15. The apparatus of claim 14, wherein the combining unit is further configured to combine one or more signals or determinations related to a feature, the feature comprising a currently or previously processed feature of the audio signal.

16. The apparatus of claim 14, wherein the state relates to one or more of a nuisance characteristic or a ratio of speech content in the audio signal to the total audio content of the audio signal.

17. The apparatus of claim 14, wherein the combining unit is further configured to combine information related to a remote device or an audio environment that is communicatively coupled to the apparatus.

18. The device of claim 14, further comprising a nuisance estimator configured to:

The nuisance signature is measured based on undesired signal segment inference.

19. The apparatus of claim 18, wherein the measured nuisance characteristic is varied.

20. The apparatus of claim 19, wherein the measured nuisance characteristic varies monotonically.

21. Apparatus as claimed in claim 18, 19 or 20, wherein said highly specific previous audio block or frame feature determination comprises one or more of a ratio or dominance of desired speech content over undesired temporal signal segments Multiple.

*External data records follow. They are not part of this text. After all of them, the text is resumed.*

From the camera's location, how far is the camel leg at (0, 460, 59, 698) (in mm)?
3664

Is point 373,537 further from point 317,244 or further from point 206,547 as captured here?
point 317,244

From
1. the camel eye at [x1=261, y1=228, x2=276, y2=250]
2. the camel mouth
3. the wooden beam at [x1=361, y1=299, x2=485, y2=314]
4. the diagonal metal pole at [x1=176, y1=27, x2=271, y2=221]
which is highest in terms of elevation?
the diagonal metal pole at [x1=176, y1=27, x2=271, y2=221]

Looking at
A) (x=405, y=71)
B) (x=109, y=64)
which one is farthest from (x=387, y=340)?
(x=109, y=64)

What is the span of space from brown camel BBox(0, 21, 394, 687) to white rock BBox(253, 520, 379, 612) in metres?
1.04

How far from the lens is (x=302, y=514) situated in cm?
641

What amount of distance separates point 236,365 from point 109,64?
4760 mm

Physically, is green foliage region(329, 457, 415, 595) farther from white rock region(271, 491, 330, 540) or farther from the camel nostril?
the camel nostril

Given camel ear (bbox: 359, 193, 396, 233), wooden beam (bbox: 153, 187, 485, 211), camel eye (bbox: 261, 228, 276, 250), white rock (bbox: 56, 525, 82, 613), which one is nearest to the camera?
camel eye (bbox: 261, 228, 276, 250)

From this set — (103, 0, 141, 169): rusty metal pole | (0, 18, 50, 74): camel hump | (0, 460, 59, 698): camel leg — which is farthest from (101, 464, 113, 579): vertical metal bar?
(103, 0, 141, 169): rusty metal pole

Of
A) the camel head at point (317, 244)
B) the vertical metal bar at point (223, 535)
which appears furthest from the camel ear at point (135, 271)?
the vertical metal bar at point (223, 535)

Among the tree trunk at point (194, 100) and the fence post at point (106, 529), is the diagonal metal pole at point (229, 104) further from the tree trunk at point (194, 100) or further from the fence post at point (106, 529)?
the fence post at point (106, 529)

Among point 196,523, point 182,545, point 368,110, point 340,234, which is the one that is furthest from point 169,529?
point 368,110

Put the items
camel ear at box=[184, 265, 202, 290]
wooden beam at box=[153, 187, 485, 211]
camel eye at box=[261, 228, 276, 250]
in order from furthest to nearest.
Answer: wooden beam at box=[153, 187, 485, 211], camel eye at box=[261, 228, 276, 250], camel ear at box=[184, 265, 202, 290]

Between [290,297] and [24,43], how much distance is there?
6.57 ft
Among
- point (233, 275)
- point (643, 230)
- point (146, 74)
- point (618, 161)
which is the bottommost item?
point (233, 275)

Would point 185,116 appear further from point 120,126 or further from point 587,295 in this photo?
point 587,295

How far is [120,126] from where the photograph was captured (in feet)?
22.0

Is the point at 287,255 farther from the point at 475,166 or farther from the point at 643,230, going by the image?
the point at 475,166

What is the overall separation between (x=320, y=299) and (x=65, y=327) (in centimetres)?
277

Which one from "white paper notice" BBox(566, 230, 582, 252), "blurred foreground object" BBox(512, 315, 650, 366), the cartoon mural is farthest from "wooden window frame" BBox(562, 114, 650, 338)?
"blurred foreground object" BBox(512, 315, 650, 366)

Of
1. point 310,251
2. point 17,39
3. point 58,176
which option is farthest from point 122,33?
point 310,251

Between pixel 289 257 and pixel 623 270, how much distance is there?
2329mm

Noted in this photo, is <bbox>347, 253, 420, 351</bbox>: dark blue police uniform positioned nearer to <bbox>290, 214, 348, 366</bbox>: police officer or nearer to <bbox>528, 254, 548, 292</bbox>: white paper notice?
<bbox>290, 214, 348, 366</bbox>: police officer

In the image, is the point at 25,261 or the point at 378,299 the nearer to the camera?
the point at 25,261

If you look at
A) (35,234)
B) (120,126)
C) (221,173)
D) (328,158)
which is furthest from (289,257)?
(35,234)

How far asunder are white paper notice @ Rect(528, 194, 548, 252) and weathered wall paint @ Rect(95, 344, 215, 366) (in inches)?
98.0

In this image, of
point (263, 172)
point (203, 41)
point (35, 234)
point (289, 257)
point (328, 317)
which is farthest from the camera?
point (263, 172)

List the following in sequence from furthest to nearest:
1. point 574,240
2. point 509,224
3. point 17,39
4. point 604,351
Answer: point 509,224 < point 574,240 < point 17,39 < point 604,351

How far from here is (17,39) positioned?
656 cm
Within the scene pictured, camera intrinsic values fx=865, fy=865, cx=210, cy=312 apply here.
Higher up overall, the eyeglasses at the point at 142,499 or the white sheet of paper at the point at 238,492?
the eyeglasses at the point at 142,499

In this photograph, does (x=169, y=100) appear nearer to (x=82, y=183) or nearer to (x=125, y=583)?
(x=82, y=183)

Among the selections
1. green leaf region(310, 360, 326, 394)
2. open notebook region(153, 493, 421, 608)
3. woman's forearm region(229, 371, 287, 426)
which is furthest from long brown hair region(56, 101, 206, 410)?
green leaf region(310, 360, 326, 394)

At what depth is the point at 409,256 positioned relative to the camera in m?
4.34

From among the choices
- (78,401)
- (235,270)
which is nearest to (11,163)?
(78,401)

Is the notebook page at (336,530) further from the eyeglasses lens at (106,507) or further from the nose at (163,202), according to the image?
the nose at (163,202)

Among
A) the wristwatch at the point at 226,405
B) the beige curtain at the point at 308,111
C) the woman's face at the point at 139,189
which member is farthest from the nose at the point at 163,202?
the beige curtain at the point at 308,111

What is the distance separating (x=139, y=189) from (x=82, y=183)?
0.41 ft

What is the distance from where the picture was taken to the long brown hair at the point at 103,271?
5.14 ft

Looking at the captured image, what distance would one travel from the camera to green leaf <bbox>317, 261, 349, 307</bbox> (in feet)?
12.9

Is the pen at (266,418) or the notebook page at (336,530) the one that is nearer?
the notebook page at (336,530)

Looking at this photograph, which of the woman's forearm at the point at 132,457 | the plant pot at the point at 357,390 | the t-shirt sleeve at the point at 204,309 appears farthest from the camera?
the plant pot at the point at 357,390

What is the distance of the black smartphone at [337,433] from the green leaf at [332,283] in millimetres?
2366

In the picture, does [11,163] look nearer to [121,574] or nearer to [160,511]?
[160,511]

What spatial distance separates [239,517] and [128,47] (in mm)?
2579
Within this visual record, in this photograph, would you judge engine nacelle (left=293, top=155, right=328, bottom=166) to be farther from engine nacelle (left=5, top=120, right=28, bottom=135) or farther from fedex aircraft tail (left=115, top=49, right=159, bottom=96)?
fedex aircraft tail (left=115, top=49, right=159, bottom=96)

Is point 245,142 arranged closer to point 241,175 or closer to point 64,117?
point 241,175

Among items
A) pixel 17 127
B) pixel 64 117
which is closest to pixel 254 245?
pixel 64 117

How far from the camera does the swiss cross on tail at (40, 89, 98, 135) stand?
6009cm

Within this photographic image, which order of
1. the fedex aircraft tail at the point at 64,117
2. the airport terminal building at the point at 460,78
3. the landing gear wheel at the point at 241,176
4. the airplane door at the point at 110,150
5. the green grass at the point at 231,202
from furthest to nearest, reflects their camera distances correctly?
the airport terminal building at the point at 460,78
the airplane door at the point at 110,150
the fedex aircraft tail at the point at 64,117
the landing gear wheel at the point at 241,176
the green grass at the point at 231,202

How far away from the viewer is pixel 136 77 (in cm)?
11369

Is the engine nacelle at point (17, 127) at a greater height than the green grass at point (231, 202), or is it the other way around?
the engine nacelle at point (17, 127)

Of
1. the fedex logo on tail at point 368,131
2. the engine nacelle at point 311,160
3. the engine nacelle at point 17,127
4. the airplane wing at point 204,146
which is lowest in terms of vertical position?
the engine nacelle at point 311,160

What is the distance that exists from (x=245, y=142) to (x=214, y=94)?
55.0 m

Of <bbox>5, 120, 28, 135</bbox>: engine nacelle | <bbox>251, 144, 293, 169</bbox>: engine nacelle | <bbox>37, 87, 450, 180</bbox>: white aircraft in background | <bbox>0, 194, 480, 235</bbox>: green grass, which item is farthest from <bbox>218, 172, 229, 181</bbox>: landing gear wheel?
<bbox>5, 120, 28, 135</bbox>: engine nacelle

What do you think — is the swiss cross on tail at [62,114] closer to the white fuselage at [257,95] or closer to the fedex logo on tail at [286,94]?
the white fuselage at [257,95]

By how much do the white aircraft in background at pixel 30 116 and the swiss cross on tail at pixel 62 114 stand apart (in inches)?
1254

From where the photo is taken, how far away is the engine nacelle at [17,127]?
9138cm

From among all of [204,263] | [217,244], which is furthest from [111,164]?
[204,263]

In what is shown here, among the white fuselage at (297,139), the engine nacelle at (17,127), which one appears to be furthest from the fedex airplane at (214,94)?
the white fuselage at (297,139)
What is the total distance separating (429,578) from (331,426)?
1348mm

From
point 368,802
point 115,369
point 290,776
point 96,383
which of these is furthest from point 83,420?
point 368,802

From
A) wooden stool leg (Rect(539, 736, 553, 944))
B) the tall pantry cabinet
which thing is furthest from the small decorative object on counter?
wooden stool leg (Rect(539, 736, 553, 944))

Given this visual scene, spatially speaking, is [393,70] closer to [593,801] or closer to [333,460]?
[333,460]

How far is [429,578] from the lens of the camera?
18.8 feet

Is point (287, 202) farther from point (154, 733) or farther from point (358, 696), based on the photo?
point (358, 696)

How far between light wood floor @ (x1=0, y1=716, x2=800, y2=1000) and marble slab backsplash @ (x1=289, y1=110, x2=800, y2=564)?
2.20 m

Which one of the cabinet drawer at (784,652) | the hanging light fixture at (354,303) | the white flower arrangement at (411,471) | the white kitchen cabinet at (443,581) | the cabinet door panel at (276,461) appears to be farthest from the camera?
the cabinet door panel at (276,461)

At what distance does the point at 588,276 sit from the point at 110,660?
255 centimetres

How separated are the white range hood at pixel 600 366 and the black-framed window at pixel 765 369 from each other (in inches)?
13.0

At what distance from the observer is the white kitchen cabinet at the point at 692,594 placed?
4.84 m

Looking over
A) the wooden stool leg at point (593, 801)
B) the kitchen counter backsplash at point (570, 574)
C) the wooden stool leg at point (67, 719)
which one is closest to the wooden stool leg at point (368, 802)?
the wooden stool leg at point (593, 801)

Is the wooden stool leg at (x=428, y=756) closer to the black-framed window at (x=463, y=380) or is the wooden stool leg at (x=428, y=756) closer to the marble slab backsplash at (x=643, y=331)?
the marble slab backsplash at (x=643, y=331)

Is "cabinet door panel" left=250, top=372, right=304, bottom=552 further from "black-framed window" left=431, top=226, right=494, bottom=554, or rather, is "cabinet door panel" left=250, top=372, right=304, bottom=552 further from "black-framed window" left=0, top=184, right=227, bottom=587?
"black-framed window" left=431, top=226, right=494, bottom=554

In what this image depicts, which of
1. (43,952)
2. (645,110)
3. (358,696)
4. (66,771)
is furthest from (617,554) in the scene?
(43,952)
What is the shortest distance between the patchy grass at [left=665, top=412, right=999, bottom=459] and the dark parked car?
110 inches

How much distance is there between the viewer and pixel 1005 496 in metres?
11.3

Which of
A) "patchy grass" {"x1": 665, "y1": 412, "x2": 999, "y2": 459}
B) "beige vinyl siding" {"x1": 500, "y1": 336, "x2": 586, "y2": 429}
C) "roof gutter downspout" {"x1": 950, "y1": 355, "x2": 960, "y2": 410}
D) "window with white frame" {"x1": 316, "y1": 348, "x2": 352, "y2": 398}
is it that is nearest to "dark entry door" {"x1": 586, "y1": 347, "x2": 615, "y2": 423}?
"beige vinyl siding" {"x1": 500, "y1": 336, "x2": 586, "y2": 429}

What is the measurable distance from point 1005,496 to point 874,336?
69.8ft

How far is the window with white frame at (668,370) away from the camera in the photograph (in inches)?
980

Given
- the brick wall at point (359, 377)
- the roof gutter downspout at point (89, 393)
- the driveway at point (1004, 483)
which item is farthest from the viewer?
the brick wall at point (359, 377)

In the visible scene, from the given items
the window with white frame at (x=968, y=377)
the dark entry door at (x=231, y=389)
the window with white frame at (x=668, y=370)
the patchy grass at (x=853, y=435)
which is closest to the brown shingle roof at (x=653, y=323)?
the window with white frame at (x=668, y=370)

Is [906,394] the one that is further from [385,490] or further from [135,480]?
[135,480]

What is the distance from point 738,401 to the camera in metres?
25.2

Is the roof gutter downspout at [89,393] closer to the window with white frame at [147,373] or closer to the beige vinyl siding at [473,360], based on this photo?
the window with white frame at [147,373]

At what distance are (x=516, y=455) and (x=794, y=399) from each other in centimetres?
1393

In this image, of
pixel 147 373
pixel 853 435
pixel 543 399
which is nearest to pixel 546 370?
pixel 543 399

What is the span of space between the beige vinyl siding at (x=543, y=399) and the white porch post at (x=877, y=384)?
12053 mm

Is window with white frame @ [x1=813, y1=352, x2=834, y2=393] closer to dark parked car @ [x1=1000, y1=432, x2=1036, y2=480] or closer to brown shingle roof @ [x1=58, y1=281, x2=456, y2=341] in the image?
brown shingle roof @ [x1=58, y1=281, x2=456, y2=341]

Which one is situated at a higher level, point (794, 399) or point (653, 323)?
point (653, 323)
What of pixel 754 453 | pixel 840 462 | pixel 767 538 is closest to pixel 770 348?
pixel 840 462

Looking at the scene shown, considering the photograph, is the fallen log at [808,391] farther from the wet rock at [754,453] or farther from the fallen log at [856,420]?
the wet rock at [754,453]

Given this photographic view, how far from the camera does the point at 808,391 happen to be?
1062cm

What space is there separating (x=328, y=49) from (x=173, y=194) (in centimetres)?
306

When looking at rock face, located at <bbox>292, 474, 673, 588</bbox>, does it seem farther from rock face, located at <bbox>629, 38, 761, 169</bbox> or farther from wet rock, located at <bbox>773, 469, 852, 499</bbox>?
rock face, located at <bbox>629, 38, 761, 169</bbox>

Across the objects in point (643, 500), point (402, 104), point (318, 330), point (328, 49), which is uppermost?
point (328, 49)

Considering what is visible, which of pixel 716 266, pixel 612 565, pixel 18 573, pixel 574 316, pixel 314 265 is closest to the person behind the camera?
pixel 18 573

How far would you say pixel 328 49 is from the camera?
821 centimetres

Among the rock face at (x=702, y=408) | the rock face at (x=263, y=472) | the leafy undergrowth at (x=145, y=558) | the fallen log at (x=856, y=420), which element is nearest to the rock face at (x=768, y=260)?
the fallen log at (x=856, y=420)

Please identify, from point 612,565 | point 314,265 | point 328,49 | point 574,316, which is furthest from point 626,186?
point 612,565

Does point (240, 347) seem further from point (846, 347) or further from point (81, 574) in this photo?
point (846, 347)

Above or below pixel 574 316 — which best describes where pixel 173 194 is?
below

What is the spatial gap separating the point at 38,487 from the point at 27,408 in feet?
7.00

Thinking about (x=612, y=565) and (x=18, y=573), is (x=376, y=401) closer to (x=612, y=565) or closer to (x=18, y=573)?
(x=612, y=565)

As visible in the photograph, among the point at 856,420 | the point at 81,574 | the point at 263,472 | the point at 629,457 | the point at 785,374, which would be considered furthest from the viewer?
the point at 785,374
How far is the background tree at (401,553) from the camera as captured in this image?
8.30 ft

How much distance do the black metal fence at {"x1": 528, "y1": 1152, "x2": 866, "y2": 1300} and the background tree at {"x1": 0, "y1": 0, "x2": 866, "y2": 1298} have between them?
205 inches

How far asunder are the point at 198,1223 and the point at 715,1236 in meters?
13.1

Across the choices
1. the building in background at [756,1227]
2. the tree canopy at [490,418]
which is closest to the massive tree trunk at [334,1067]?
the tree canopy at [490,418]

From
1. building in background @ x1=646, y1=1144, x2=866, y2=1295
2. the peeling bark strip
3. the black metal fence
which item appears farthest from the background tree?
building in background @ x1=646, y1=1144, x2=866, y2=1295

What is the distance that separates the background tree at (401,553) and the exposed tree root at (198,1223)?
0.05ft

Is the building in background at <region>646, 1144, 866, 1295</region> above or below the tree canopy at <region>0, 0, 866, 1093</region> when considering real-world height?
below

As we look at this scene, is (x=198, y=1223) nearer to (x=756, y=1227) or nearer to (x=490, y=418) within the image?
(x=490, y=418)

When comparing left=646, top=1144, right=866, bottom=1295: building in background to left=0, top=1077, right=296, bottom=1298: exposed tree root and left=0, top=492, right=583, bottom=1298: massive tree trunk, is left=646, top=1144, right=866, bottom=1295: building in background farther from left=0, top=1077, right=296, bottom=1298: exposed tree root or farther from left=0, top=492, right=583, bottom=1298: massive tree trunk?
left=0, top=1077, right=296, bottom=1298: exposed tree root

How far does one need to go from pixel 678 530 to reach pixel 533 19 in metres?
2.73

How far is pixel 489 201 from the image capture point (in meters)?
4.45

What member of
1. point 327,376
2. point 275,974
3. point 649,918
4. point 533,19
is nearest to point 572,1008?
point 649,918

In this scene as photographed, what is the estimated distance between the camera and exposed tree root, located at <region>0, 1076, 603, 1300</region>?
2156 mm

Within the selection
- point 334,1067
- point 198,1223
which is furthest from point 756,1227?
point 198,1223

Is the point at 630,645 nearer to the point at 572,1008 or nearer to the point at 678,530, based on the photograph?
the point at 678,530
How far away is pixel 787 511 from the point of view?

22. A device as claimed in claim 18, 19 or 20, further comprising a first calculation unit configured to calculate movement statistics relating to the ratio or dominance of desired speech content over said undesired temporal signal segments.

23. The device of claim 18 , further comprising a second computing unit configured to determine one or more features that identify an aggregate of two or more previously processed sequential audio blocks or frames. the disturbing characteristics of

24. The device of claim 14, further comprising a first controller configured to:

control gain application; and

25. The device of claim 24, wherein

said smooth desired time audio signal segment start includes a crescendo; and

The smooth desired time audio signal segment termination includes a fade-out.

26. An apparatus as claimed in claim 16 or 20, further comprising a second controller configured to control the gain level based on the measured nuisance characteristic.